• [Source text]:

▶

Re: [PATCH] memcg: replace ss->id_lock with a rwlock

[Date Prev][Date Next][Thread Prev][Thread Next][Date Index][Thread Index]

 





On Fri, Aug 19, 2011 at 6:55 AM, Johannes Weiner <jweiner@xxxxxxxxxx> wrote:
Hello Andrew,

On Wed, Aug 10, 2011 at 11:20:33AM -0700, Andrew Bresticker wrote:
> While back-porting Johannes Weiner's patch "mm: memcg-aware global reclaim"
> for an internal effort, we noticed a significant performance regression
> during page-reclaim heavy workloads due to high contention of the ss->id_lock.
> This lock protects idr map, and serializes calls to idr_get_next() in
> css_get_next() (which is used during the memcg hierarchy walk).  Since
> idr_get_next() is just doing a look up, we need only serialize it with
> respect to idr_remove()/idr_get_new().  By making the ss->id_lock a
> rwlock, contention is greatly reduced and performance improves.
>
> Tested: cat a 256m file from a ramdisk in a 128m container 50 times
> on each core (one file + container per core) in parallel on a NUMA
> machine.  Result is the time for the test to complete in 1 of the
> containers.  Both kernels included Johannes' memcg-aware global
> reclaim patches.
> Before rwlock patch: 1710.778s
> After rwlock patch: 152.227s

The reason why there is much more hierarchy walking going on is
because there was actually a design bug in the hierarchy reclaim.

The old code would pick one memcg and scan it at decreasing priority
levels until SCAN_CLUSTER_MAX pages were reclaimed.  For each memcg
scanned with priority level 12, there were SWAP_CLUSTER_MAX pages
reclaimed.

My last revision would bail the whole hierarchy walk once it reclaimed
SWAP_CLUSTER_MAX.  Also, at the time, small memcgs were not
force-scanned yet.  So 128m containers would force the priority level
to 10 before scanning anything at all (128M / pagesize >> priority),
and then bail after one or two scanned memcgs.  This means that for
each SWAP_CLUSTER_MAX reclaimed pages there was a nr_of_containers * 2
overhead of just walking the hierarchy to no avail.

◀

• [Written instruction 1]:
In the memcg patch message, what does the ss->id_lock protect?
• [Written instruction 2]:
Echo everything in the memcg patch message from "The old code" down to "to no avail.".
• [Written instruction 3]:
Carry on the memcg patch message from its last sentence.
Nothing in the listing is needed here.

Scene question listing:
▶

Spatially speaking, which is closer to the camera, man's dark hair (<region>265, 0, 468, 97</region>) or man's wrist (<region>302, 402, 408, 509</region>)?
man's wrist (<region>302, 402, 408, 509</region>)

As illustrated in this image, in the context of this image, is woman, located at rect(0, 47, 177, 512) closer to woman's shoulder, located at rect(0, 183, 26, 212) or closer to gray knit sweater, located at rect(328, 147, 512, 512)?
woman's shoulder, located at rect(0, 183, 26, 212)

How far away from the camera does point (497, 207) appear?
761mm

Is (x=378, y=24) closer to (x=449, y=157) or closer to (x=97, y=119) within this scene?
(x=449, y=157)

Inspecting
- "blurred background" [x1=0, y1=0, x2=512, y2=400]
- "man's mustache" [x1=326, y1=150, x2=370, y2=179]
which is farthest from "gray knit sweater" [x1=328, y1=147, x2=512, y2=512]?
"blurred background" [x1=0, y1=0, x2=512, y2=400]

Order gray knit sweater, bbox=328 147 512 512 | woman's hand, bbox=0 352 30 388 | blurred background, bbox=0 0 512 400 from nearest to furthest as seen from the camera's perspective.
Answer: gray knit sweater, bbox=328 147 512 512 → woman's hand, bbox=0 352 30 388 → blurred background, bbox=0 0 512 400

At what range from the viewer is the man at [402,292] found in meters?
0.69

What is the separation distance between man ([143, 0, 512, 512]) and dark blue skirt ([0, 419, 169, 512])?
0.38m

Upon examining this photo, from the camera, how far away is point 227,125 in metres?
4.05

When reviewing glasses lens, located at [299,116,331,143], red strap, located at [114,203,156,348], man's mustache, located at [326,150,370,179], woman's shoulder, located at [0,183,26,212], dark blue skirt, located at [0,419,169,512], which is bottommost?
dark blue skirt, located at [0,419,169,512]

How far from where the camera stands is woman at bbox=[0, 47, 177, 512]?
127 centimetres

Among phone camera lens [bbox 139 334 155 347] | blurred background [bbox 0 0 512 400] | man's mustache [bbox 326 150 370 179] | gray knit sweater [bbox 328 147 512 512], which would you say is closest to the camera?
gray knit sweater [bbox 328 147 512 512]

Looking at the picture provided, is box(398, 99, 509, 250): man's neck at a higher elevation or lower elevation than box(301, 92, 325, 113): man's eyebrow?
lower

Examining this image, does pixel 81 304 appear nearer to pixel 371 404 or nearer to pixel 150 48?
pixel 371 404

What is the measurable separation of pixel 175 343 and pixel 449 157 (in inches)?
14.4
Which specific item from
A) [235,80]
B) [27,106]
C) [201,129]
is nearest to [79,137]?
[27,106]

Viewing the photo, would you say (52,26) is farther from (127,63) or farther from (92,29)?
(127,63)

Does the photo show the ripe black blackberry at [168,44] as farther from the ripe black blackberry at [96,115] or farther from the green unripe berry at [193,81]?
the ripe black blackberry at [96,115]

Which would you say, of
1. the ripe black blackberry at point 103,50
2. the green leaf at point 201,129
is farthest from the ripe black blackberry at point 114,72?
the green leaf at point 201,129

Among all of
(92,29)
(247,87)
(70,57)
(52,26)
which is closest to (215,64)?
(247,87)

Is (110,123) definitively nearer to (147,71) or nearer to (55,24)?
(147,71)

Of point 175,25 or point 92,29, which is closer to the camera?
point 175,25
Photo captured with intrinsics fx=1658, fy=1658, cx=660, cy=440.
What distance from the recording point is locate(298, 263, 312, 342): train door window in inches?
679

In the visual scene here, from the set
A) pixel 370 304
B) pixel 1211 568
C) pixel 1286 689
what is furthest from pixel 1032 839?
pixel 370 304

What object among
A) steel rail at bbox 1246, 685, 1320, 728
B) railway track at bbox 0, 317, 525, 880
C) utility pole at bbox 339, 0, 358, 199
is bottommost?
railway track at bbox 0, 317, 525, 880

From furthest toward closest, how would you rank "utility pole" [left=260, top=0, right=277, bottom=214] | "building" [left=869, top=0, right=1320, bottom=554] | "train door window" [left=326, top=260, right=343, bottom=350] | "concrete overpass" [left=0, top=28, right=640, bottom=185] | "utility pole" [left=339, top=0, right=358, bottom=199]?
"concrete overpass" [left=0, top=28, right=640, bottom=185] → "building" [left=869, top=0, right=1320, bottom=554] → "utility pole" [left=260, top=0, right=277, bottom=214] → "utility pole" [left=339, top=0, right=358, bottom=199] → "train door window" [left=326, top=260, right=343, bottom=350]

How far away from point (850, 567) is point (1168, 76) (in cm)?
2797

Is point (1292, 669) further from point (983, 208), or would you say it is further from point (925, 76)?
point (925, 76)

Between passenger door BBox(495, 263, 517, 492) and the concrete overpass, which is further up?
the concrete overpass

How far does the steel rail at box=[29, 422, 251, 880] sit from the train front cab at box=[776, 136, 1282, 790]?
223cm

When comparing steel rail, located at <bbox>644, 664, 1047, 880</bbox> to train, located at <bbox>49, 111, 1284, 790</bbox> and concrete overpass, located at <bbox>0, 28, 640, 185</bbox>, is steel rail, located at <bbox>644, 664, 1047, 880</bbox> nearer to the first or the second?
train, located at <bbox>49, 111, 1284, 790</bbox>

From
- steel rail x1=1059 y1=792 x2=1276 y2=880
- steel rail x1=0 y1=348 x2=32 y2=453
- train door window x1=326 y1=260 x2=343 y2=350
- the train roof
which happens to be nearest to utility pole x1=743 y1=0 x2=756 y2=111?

◀

• [Expected answer 1]:
The idr map.

• [Expected answer 2]:
The old code would pick one memcg and scan it at decreasing priority
levels until SCAN_CLUSTER_MAX pages were reclaimed.  For each memcg
scanned with priority level 12, there were SWAP_CLUSTER_MAX pages
reclaimed.

My last revision would bail the whole hierarchy walk once it reclaimed
SWAP_CLUSTER_MAX.  Also, at the time, small memcgs were not
force-scanned yet.  So 128m containers would force the priority level
to 10 before scanning anything at all (128M / pagesize >> priority),
and then bail after one or two scanned memcgs.  This means that for
each SWAP_CLUSTER_MAX reclaimed pages there was a nr_of_containers * 2
overhead of just walking the hierarchy to no avail.

• [Expected answer 3]:
Good point.

To make it a bit clear, the revision which bails out the hierarchy_walk based on nr_reclaimed is that we are looking at right now.

I changed this and removed the bail condition based on the number of
reclaimed pages.  Instead, the cycle ends when all reclaimers together
made a full round-trip through the hierarchy.  The more cgroups, the
more likely that there are several tasks going into reclaim
concurrently, it should be a reasonable share of work for each one.

The number of reclaim invocations, thus the number of hierarchy walks,
is back to sane levels again and the id_lock contention should be less
of an issue.

looking forward to see the change.  

Your patch still makes sense, but it's probably less urgent.

I think the patch itself make senses regardless of the global reclaim change. It seems to be a 
optimization in general.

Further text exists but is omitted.